GIVEN PASSAGE:

Be brave dear Queenagers, seize the day!
The Queenager : Eleanor's Letter (November 27th 2022)
It's my birthday this week and three years ago exactly my midlife adventure began. I'd love to hear about yours!
How are you all? This is a big week for me because it is my birthday – about to turn 52 – and it also marks exactly three years since my current adventure began. I’ve written before about how I went off to Jamaica to take magic mushrooms (this is the post if you missed it then). But it was December 2019, three years ago today that I got on the plane to take part in a rather special retreat; we took three doses of psilocybin – magic mushrooms – in a week, either side of my birthday. And that time, as I turned 49, really was when my life changed completely. (The pic above is me and my husband in Jamaica that Christmas just after my birthday.)
It is so strange how the big moments, the pivots which mark a before and an after, creep up on us, unexpected, unannounced. When my friend asked if she could go off to Jamaica to take shrooms and write about it for the magazine I was editing then I had no idea what was to come. But as soon as she mentioned it, something deep inside me said: YES, THIS!!!.
I can remember slightly surprising myself by saying: “You can go, but I’m coming with you,”. You can imagine the fun and games we had getting it signed off for health and safety by the newspaper: (I truly thought we might both come back in insulated containers, I was genuinely worried about losing my mind). But we didn’t. In fact that week on the sunny ledge in Jamaica, surrounded by tropical flowers and palms, the turquoise sea playing beneath us, our Goddess pool right near for a cooling plunge, was definitely one of the most magical of my life. The golden light permeated everything. I felt so much joy.

COLLECTED MATERIAL:
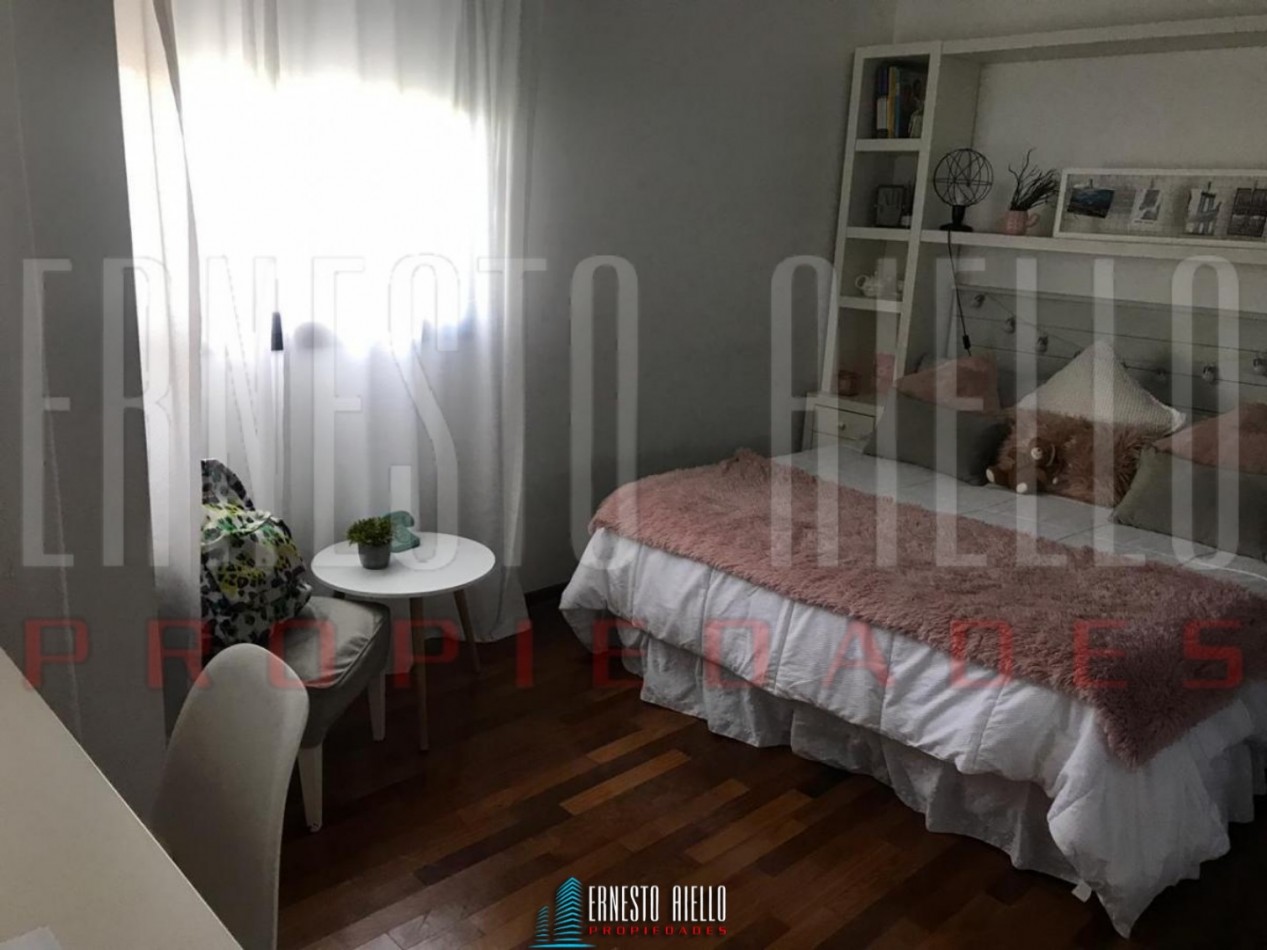 VENTA HERMOSA CASA 5 AMBIENTES EN ABRIL CLUB DE CAMPO, HUDSON.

WHAT YOU NEED TO DO:
1. Quote from Eleanor's letter the passage starting at "The Queenager : Eleanor's" and ending at "hear about yours!".
2. According to Eleanor's letter, how many doses of psilocybin did the retreat participants take in a week?
3. Carry on Eleanor's letter from its last sentence.

RESPONSES TO THE EXERCISE:
1.
The Queenager : Eleanor's Letter (November 27th 2022)
It's my birthday this week and three years ago exactly my midlife adventure began. I'd love to hear about yours!

2. Three doses.

3.
During the “set the scene” meditation before the last dose of the week, the Psychedelic Ninja who was leading the retreat asked us to take everything we no longer needed in our lives and throw it off a cliff, or blow it up. Without thinking, I took my whole career at the place where I’d worked for two and half decades and put it in a box and struck it with a golden beam straight from my heart, annihilating it all. I wasn’t even high. At the time I didn’t even know why I’d done it (and my friend was appalled, I was her boss…) But it felt fantastic. I felt like a huge weight had been lifted off me; free, liberated, new. And that day I experienced total ego dissolution in the trip, like I had melted and become part of a big golden exlir, like dissolving into a vat of heavenly double cream. I felt I was being recharged, connected to everything. I lay under a palm tree listening to One Love on repeat washed with waves of bliss. And I had such a strong vision of changing my life, running an organisation which would help people find their own golden light, their happiness, in midlife. It was so clear. It was weird… I had the sense of being launched on a new path.
A couple of months later when I got summoned to my new boss’s office and told that my services were no longer required (after 23 years) I did not feel so joyful. The reality of the change, the ending of that life and the beginning of another, was brutal, sad, full of rejection and pain. But I learnt – in the wise words of Raynor Wynn, author of The Salt Path – that in the space a huge loss leaves there is a clearing for something new to grow.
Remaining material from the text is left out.